HR: -and I look forward to your speaking in Detroit in April.
KM: Definitely looking forward.
HR: Tell us, Kayla, what is one great misconception about Down syndrome that you’d like to tell our audience that they might have the wrong idea about.
KM: Well, there’s just one, I’m just kidding! But the biggest one would be that we are not capable of doing anything; but you don’t have to look far, because people with Down Syndrome are doing the same thing as everyone else. Did you see that young lady golfer that was able to make it past a sand trap? That had to be difficult; and- or John Cronin from John’s crazy socks, he owns a multi-million dollar company with his dad, and he’s a multi-millionaire! And we are holding down everyday jobs, and we are ready and willing and able to walk and have a career because we can drive a car, we can go to college, and we don’t want to be paid pennies to do the same job as somebody else. we are living proof of that.
HR: Well that’s- thanks for clearing that up!
HR: How can our audience learn more about you, Kayla?
KM: Sure! If you go to www.ndss.org and you, I believe is an RNJ button, where you can find Kayla’s Korner, where you can read my take on my blog and hear my podcast.
HR: Well, that’s great. And Sarah Hart Weir and all of your great leaders there are doing a wonderful job you’re really doing. I wanted to ask you about the- because I was a little bit confused about where the law stands on minimum wage for those who might be disabled.
KM: Sure! I know exactly what you mean. People like me are still getting paid pennies per hour, and that is not fair, so we call this section 14c, that wants to be set out in the next 6 years but we wanna get paid just like everybody else, because we are like everybody else, and we want to get paid for doing what is fair. And people getting paid below minimum wage, as you can tell, there is a minimum wage. So we’re trying to end that.
HR: Now the law, there was the law for that and then it got reversed is that correct?
KM: I’m not sure exactly, but I know we’re trying to phase out section 14c and we want to end sub minimum wage, like we are ending Law Syndrome.
HR: Now I had the great rare honor and privilege of meeting briefly to discuss such problems with former President George H Bush some years ago. He signed – was it he that signed the Americans with Disabilities Act?
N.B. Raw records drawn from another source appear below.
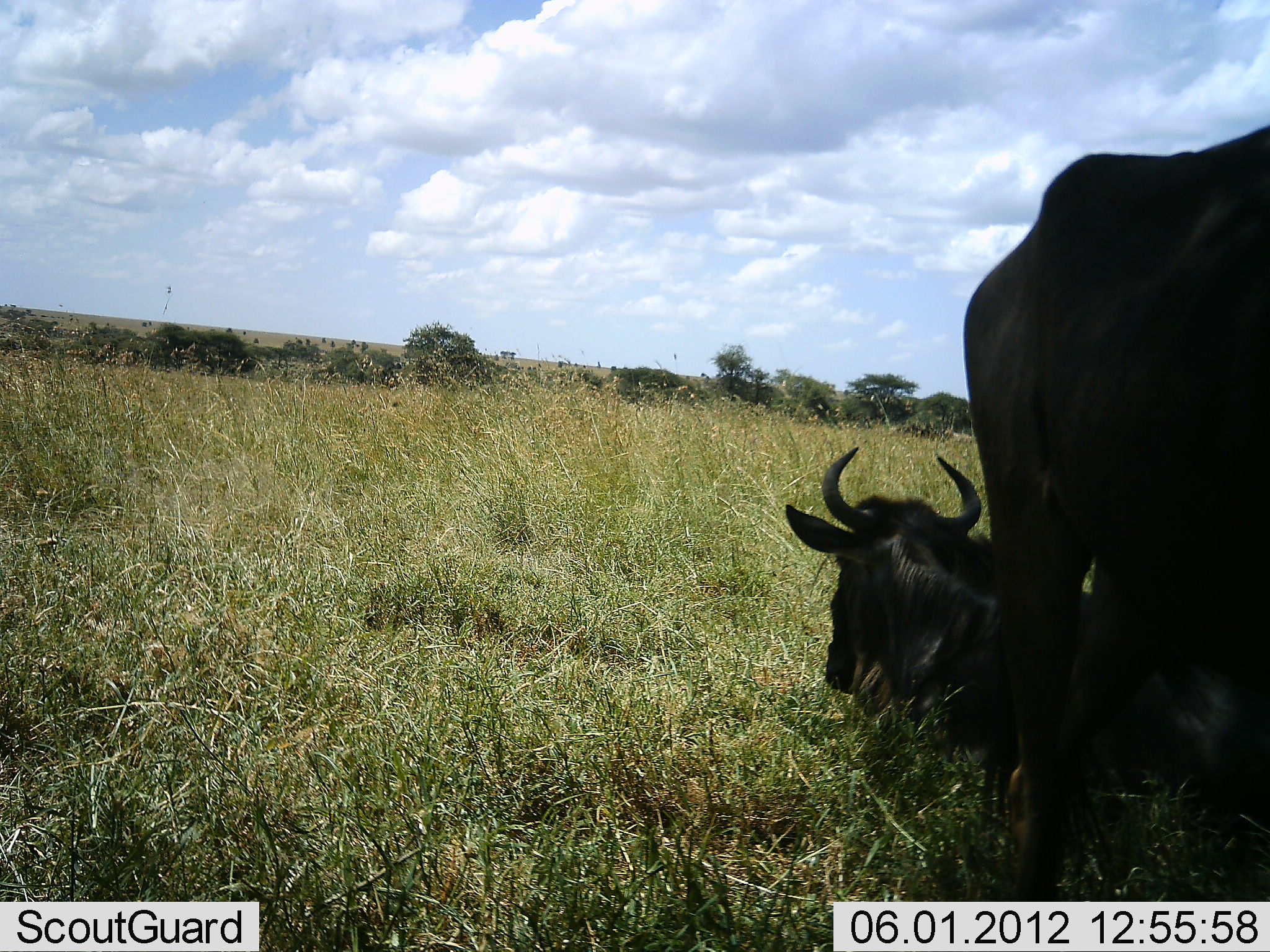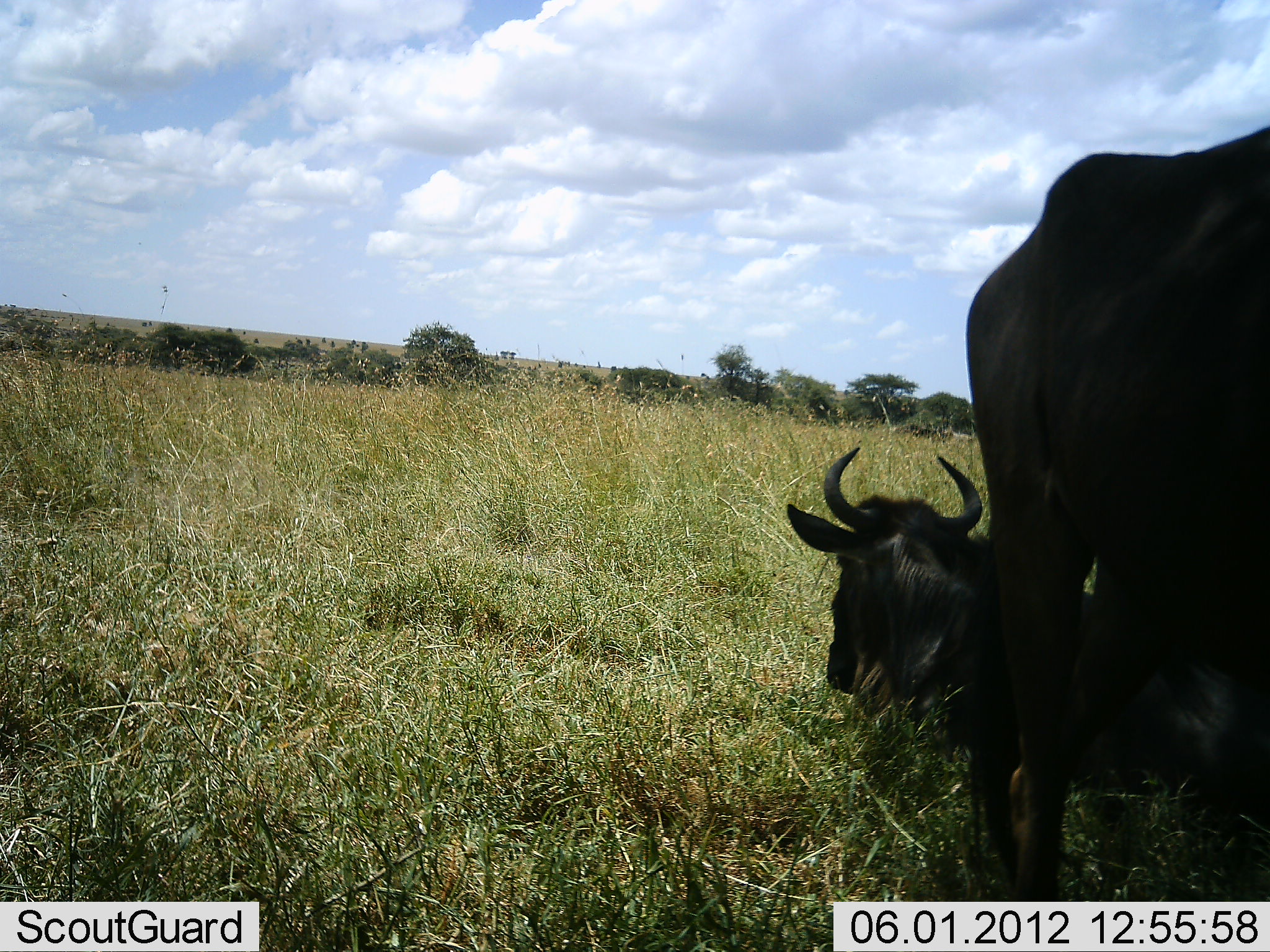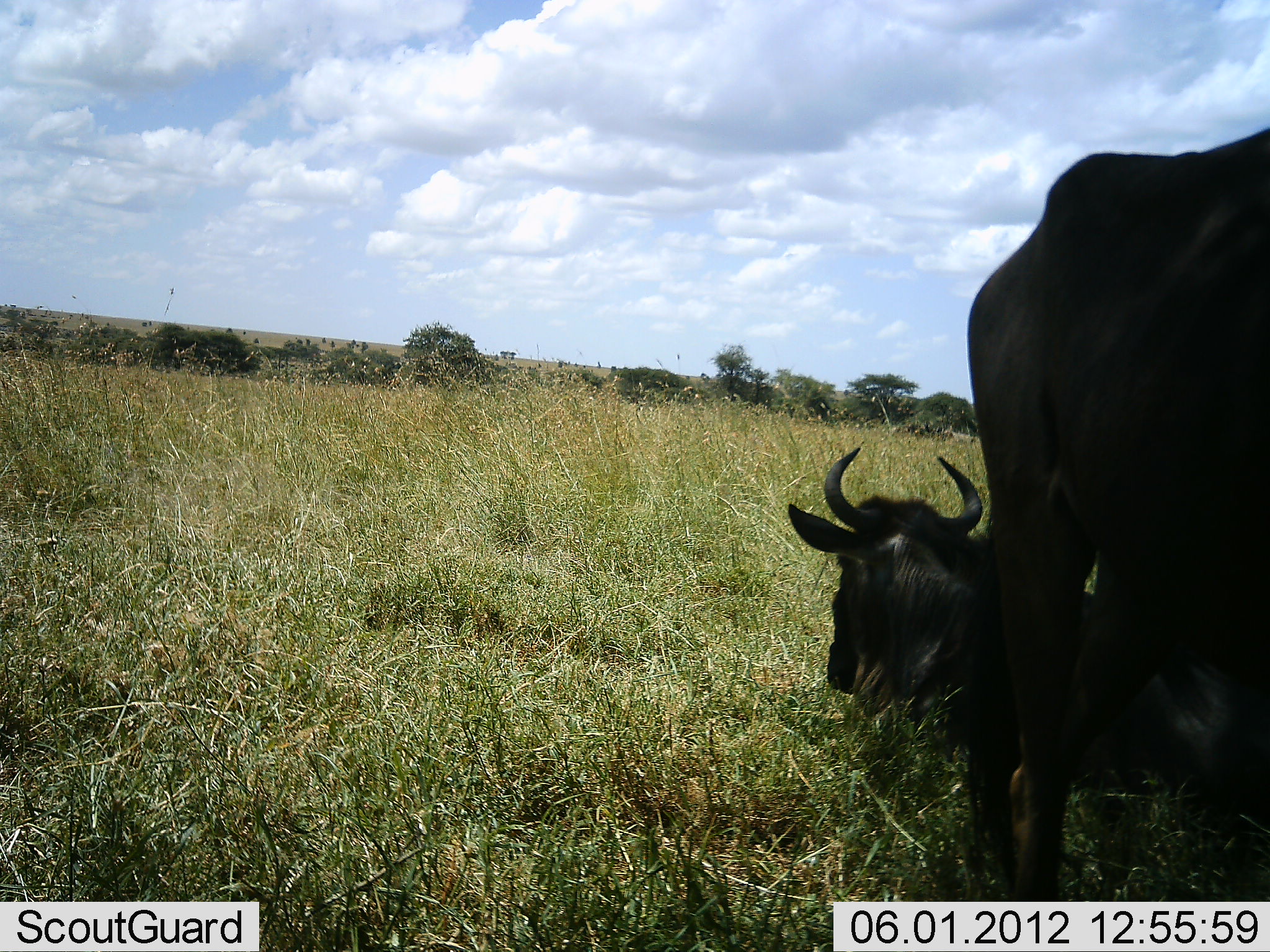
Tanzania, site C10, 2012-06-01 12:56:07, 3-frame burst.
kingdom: Animalia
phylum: Chordata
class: Mammalia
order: Artiodactyla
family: Bovidae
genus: Connochaetes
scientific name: Connochaetes taurinus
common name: blue wildebeest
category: wildebeest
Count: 2.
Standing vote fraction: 80%.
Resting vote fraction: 100%.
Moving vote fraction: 0%.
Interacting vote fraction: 0%.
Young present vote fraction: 10%.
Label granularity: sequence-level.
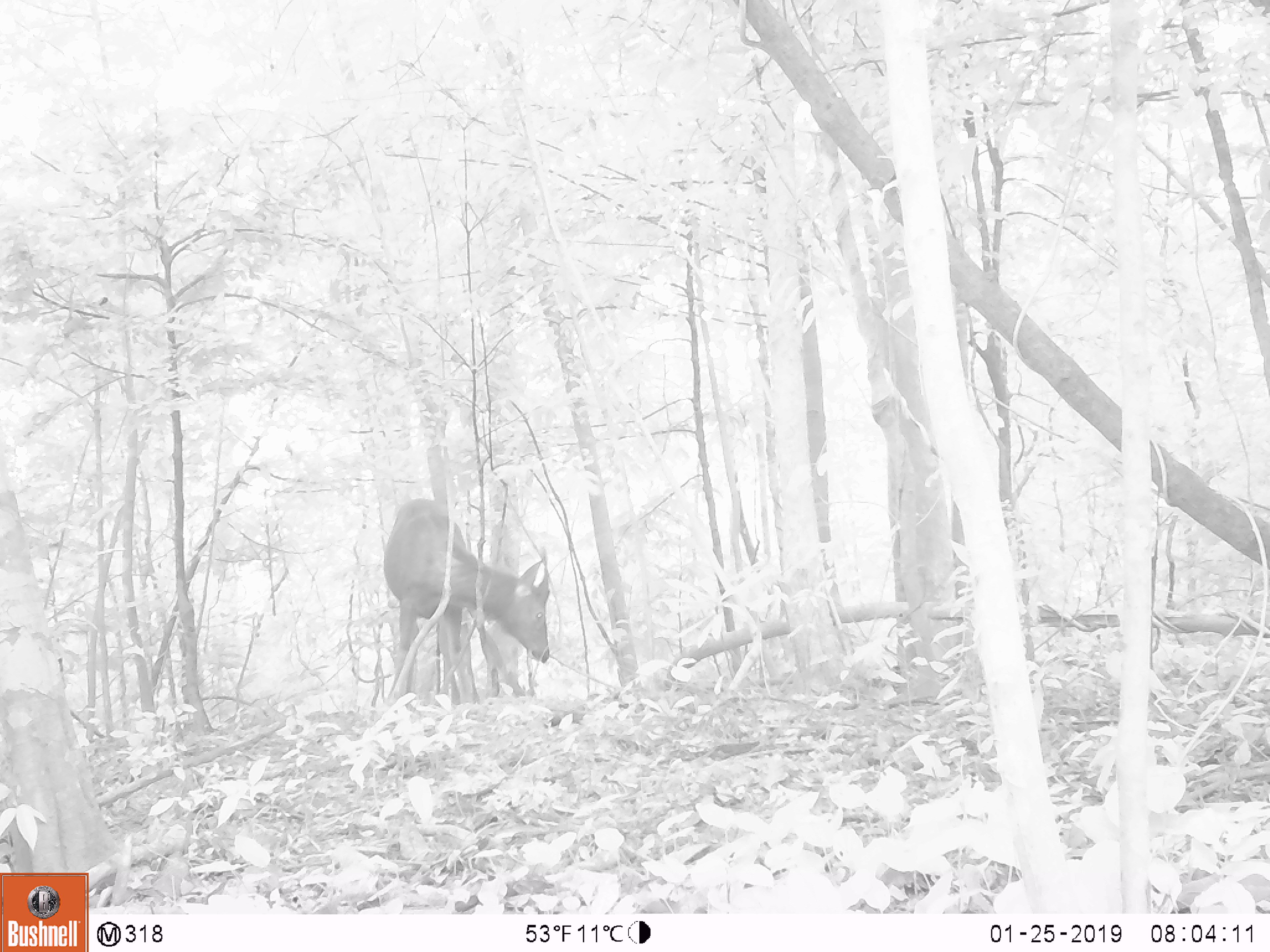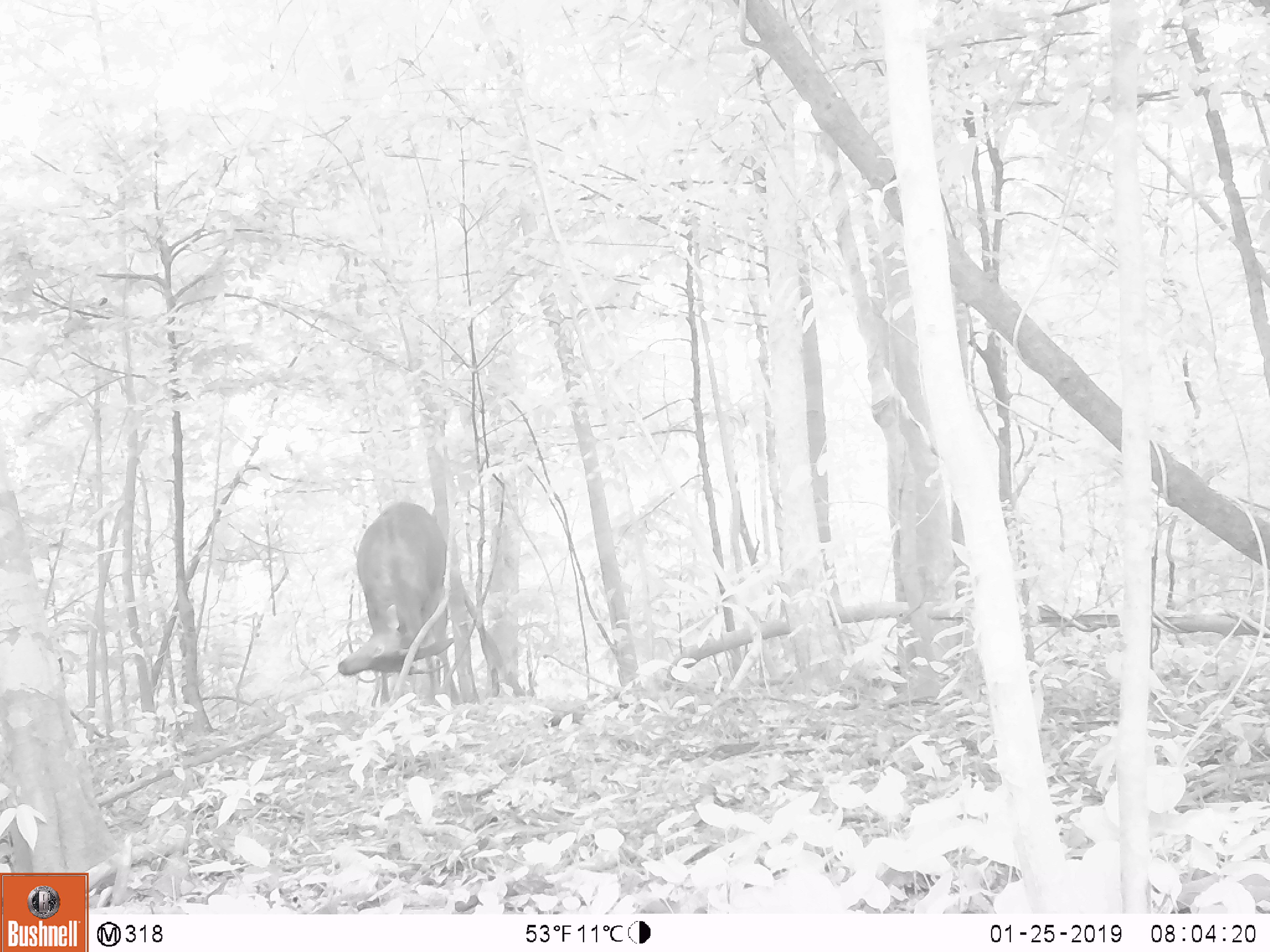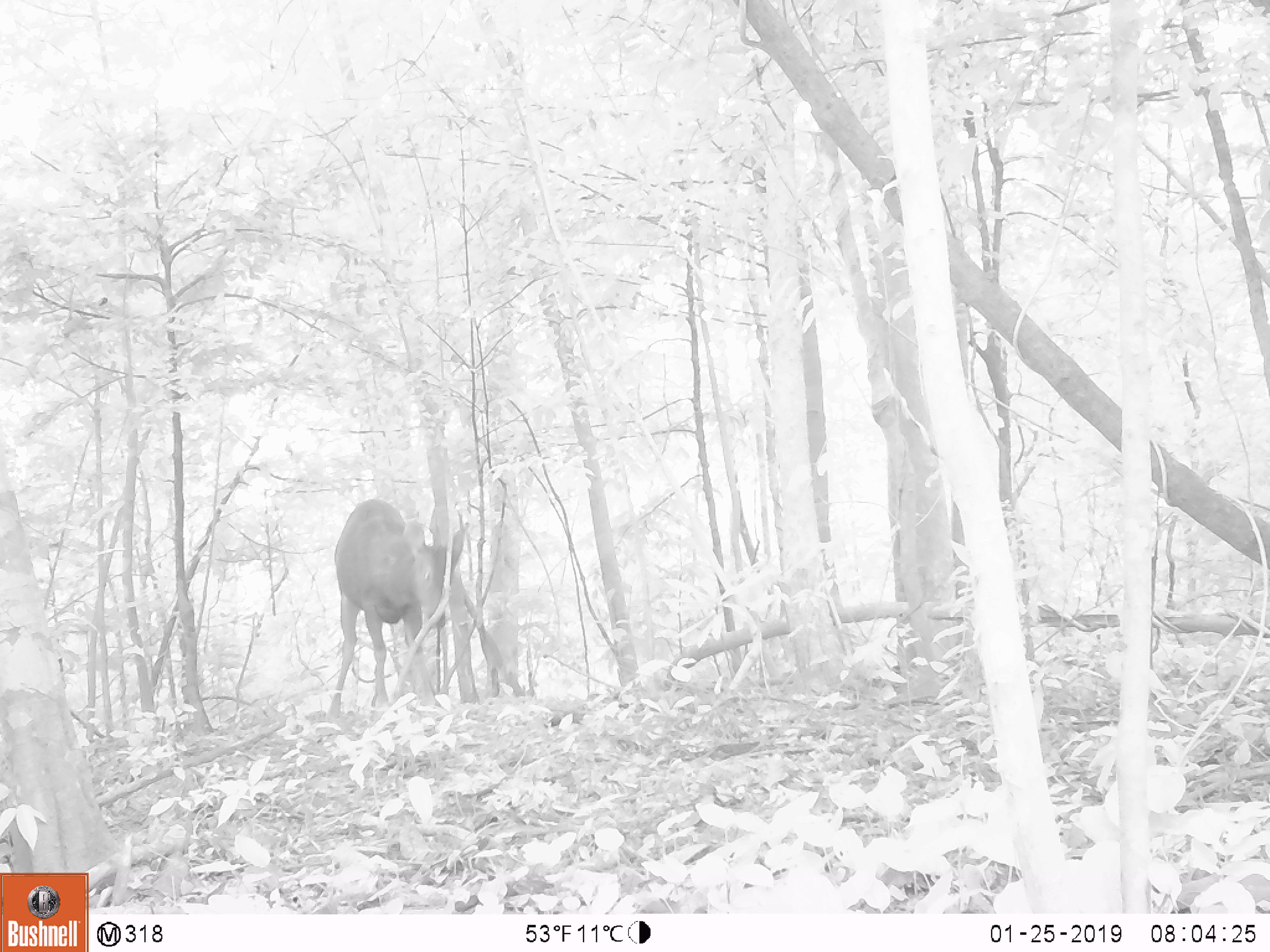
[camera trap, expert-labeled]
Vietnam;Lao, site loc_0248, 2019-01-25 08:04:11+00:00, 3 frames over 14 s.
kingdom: Animalia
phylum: Chordata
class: Mammalia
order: Artiodactyla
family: Cervidae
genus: Rusa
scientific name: Rusa unicolor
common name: sambar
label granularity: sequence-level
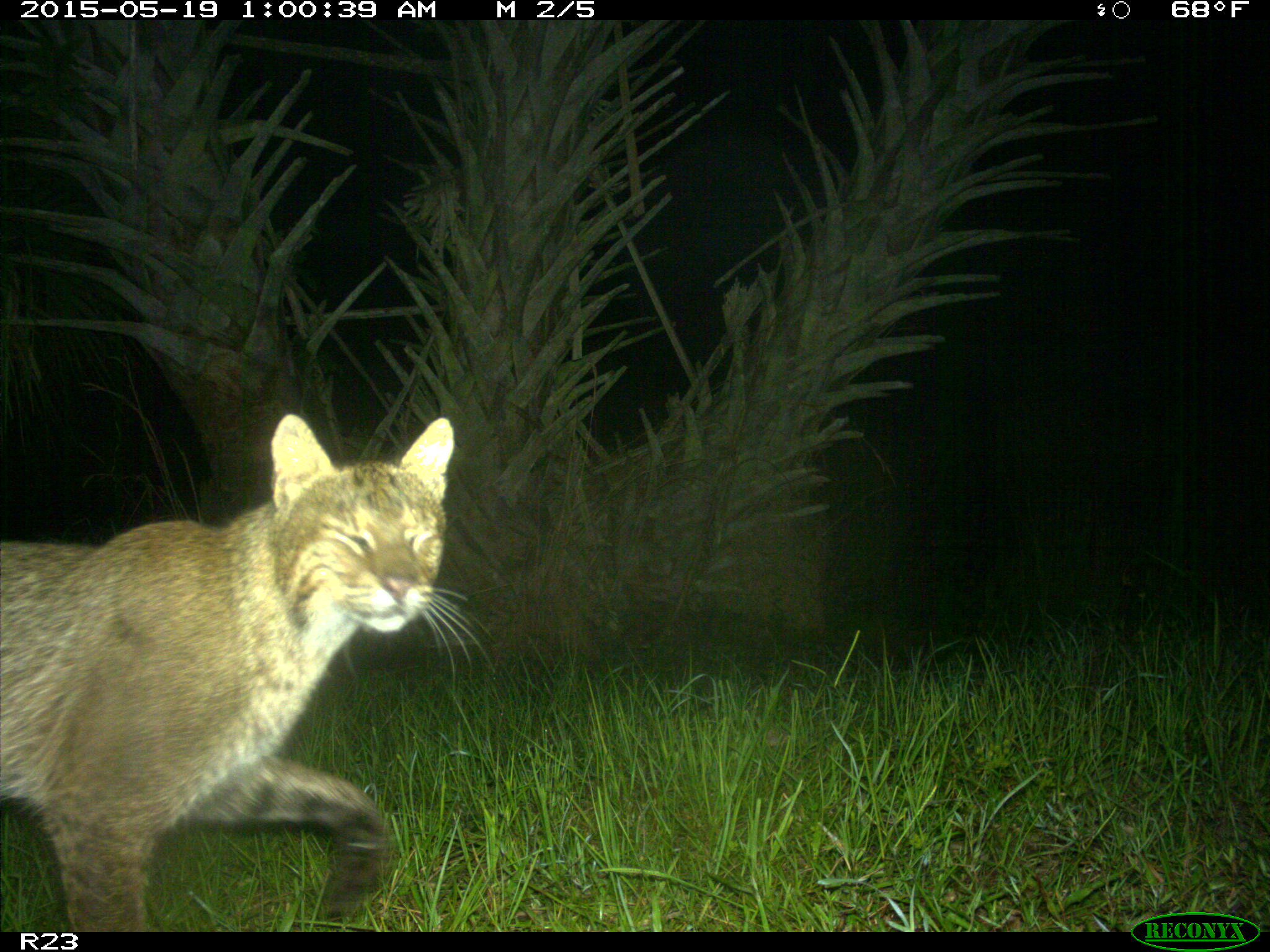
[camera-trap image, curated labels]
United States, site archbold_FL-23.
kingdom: Animalia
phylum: Chordata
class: Mammalia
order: Artiodactyla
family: Bovidae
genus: Bos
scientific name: Bos taurus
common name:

What’s the clear cut hist-
KM: Yeah I think so.
HR: What is the biggest challenge that you and your fellow lobbyists for people with special abilities and those of us with different brains, what’s the biggest challenge you’re running into?
KM: There are many challenges of course, but we want accessibility in the workforce, and places where we can get in, and make them accessible for wheelchairs and walker, because not every place has a ramp to walk into a set place.
HR: Okay, when I speak to the audience in Detroit where you’ll be speaking also, I want to include a clip from you, and what’s the one thing you’d like me to emphasize in my talk from you today, to the audience in Detroit?
KM: That we can do anything we set our minds to, and that we are living proof that we can do anything: We can go to college, we can drive a car, and put these misconceptions behind us.
HR: Well that’s great and very inspirational. Kayla has been a pleasure speaking with you today on today’s episode of Exploring Different Brains. Thank you so much for spending the time with us and we look forward to having you back.
KM: Definitely, and thank you for having me! I really appreciate all your hard work.